I also loved the equally Thai-centric, innovative locavore Taan (Siam Design Hotel, 865 Rama I Rd. Tel: (0)-65-328-7374. www.taanbangkok.com), and 80/20 (1052-1054 Charoen Krung Rd. Tel: +66-99-118-2200. www.facebook.com/8020bkk), where innovative uses of deeply Thai, locally-sourced and fermented ingredients in both food and drink drive this industrial space, which offers a 9-course tasting menu. Fermented ant eggs are used for a house made garum sauce, while the edible sand in a prawn dish was fashioned from its ground exoskeleton and head.
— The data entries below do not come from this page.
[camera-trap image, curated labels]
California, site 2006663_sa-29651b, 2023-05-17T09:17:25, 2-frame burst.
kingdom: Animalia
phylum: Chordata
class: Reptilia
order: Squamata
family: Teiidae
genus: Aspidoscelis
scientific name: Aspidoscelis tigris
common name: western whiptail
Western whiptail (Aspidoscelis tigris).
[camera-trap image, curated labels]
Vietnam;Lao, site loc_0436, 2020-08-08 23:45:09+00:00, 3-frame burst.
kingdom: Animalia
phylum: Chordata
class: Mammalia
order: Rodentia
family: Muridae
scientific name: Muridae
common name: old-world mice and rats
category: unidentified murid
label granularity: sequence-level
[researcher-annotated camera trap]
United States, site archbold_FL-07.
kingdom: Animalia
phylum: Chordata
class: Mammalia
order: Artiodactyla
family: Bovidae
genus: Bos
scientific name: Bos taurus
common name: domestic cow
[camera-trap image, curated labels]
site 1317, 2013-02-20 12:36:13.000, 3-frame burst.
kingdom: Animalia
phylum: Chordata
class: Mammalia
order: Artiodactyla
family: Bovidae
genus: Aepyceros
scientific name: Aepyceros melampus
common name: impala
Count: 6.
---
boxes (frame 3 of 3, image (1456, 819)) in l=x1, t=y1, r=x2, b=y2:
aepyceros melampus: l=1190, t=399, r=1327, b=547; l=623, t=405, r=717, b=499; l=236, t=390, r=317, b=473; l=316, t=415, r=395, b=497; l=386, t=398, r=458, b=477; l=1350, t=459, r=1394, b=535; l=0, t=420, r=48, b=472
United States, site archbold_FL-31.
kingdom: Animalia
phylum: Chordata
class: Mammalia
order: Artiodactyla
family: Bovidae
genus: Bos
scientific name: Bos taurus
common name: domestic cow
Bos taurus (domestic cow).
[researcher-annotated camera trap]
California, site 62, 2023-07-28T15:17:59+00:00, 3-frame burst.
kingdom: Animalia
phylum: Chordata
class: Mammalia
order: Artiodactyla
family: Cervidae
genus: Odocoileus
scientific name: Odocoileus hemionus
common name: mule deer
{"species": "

I’m eager to see what next season’s menu holds!

Southern Thai cuisine is hot both literally and figuratively lately, with the arrival of Phuket’s delicious, unpretentious Prai Raya (59 Soi Sukhumvit 8. Tel: +66-91-878-9959. www.facebook.com/PraiRayaPhuket), and one of the most coveted reservations you can secure today at the 2019 Michelin-starred Sorn (56 Soi Sukhumvit 26. Tel: +66 99 081 1119. www.facebook.com/Sorn-ศรณ์-852134098291382). Sorn is located in a stunningly renovated, nearly 90-year-old house with about 20 seats, arranged sparingly over two floors in several rooms. The setting is perfect for a feast of high-maintenance, traditional technique crafted (even the coconut milk is rendered on site), yet utterly modern, organic Southern Thai fine dining. Much of the set menu is served family style, including a dish with the polarizing sataw (stink beans), and a yellow curry with gaew gu fish and mangosteen, and an heirloom rice. The service was astounding, and the provenance of ingredients was explained each time a dish arrived. Thai Southern comfort indeed.